WASHINGTON — Ron Carey was sworn in Saturday as president of the International Brotherhood of Teamsters, culminating one of the biggest reform efforts in the history of the American labor movement.
Standing on the steps of the union's marble headquarters building on Capitol Hill, Carey told more than 1,000 cheering supporters: "I pledge to you today that I will use the full power of this office to rid this union of mob influence and win this battle once and for all."
Carey staged a stunning victory in December's government-supervised elections, not only winning the union presidency but also sweeping into office with him every member of his reform slate.
The election was ordered as part of a consent decree the union signed two years ago to settle a massive civil racketeering suit brought against the Teamsters by the Justice Department.
The election was the first in the union's 90-year history in which members could directly elect national officers. Like most other unions, the Teamsters' rank and file in the past would elect delegates to the union convention, who in turn would vote for national officers.

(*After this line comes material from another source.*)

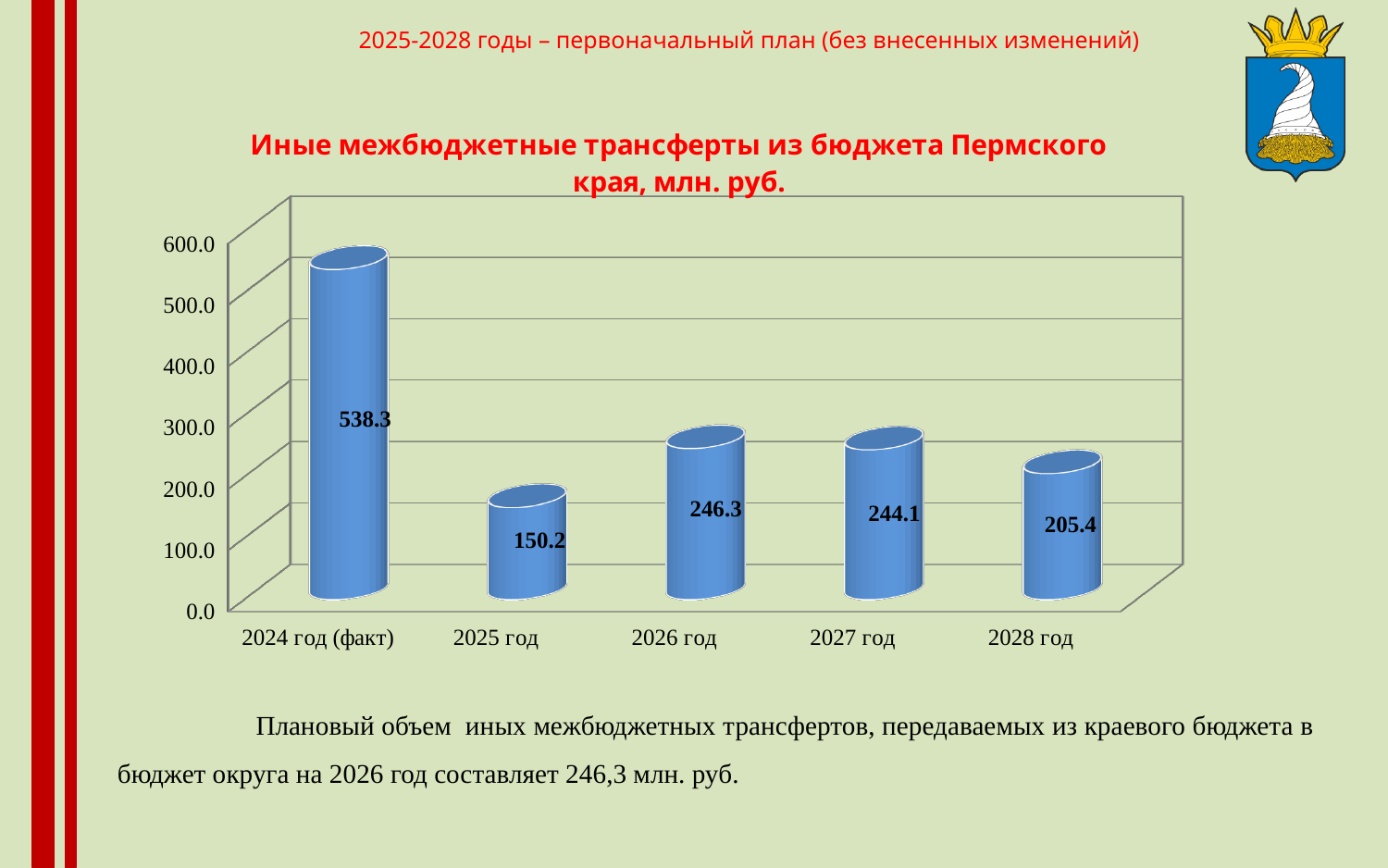
Which year has the highest value? 2024 год (факт) Is the value for 2027 год greater or less than 200.0? greater What kind of chart is shown on the slide? bar chart Which is larger, the value for 2026 год or the value for 2028 год? 2026 год How many categories are shown on the x axis? 5 Which year has the lowest value? 2025 год What is the value for 2024 год (факт)? 538.3 What is the difference between the values for 2024 год (факт) and 2025 год? 388.1 What is the value for 2028 год? 205.4 What is the title of the chart? Иные межбюджетные трансферты из бюджета Пермского края, млн. руб. What is the difference between the values for 2026 год and 2028 год? 40.9 What is the value for 2025 год? 150.2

As his first official act in office, Carey said he was reducing his annual salary as Teamsters president to $175,000 from $225,000.
And last Monday morning, Carey said, "the Teamster limousine, the condominium in Puerto Rico, the luxury jets, they're all going on the market."
Carey, 55, who spent most of his union career as the president of a Teamsters local in New York, extended an olive branch to his election opponents.
"In building the 'New Teamsters,' I need the help of everyone in this union," Carey said.
"Regardless of who you supported in this election, I am reaching out my hand to ask for your support and to ask you to join me in building a better union."
Carey called on all factions of the 1.6-million-member union to put the often bitter election campaign behind them.
"I think he's going to make things work. I think there's going to be a difference, a change," said Bob Romano, a 27-year member of a Philadelphia local.
"Clean 'em out," yelled Gary Foreman, one of a small group from St. Louis who sported red-handled brooms. "The brooms mean we're making a clean sweep of the Teamsters, new people all the way through," said Foreman, who will mark his 33rd anniversary with the union in July.
At the end of the hourlong inaugural ceremonies, Carey declared an open house at the Teamsters' headquarters, where for years the rank-and-file union members were kept away.